Using a boolean flag adds many lines of codes. Was looking for a cleaner solution.
Because the second example gives a reference to an array of currently opened dialogs, and not the dialog currently opened by the component. This means you can't know which dialog belongs to your component, and you might close one that you wanted to keep opened.

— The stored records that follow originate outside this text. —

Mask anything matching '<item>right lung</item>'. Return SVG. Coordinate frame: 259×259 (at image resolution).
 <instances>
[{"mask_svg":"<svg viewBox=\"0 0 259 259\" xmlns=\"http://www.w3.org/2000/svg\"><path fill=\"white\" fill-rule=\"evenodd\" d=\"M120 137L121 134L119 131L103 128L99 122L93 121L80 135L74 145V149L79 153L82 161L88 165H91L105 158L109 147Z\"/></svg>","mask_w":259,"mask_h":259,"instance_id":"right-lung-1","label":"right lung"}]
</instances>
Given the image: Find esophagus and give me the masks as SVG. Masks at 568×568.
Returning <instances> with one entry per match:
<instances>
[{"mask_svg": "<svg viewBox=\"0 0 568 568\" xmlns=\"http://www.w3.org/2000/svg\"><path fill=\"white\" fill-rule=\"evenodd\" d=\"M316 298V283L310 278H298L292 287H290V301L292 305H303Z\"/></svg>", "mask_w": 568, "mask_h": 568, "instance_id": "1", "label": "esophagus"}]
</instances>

But then again, it is relative to what you do, and since I can't know what you want to do, I'd prefer leaving the two answers and let people decide what they want to implement.
Did it, simply added a sentence!
|
22

You can use the getState() method on the MatDialogRef:

const matDialogRef = this.matDialog.open(MyDialogComponent);
if(this.matDialogRef.getState() === MatDialogState.OPEN) {
    // The dialog is opened.
}

1 Comment

how would I access this from a separate component?
12

You can use this.dialog.getDialogById:

        const dialogExist = this.dialog.getDialogById('message-pop-up');

        if (!dialogExist) {
          this.dialog.open(MessagePopUpComponent, {
            id: 'message-pop-up',
            data: // some data
          });
        }

2 Comments

To add to the item above, getDialogById returns the dialogRef to the dialog. This also means you can subscribe to the closing of the dialog if the dialog is already open, thus meaning that several different items could be waiting on the result. I had a login dialog that was presented on a 401 return, but clearly with rest, sometimes several calls where made - it meant that all could retry after the log in had occured and the dialog was closed.
This solution is what I was looking for, thank you.
6

My solution was to declare a boolean

public isLoginDialogOpen: boolean = false; // I know by default it's false

public openLoginDialog() {

if (this.isLoginDialogOpen) {
  return;
}

this.isLoginDialogOpen = true;

this.loginDialogRef = this.dialog.open(LoginDialogComponent, {
  data: null,
  panelClass: 'theme-dialog',
  autoFocus: false
});

this.loginDialogRef.afterClosed().subscribe(result => {
  this.isLoginDialogOpen = false;
  console.log('The dialog was closed');
});
}

1 Comment

If this is a component, you should make the isLoginDialogOpen a singleton. Otherwise if there is more than one instance you could still open it twice.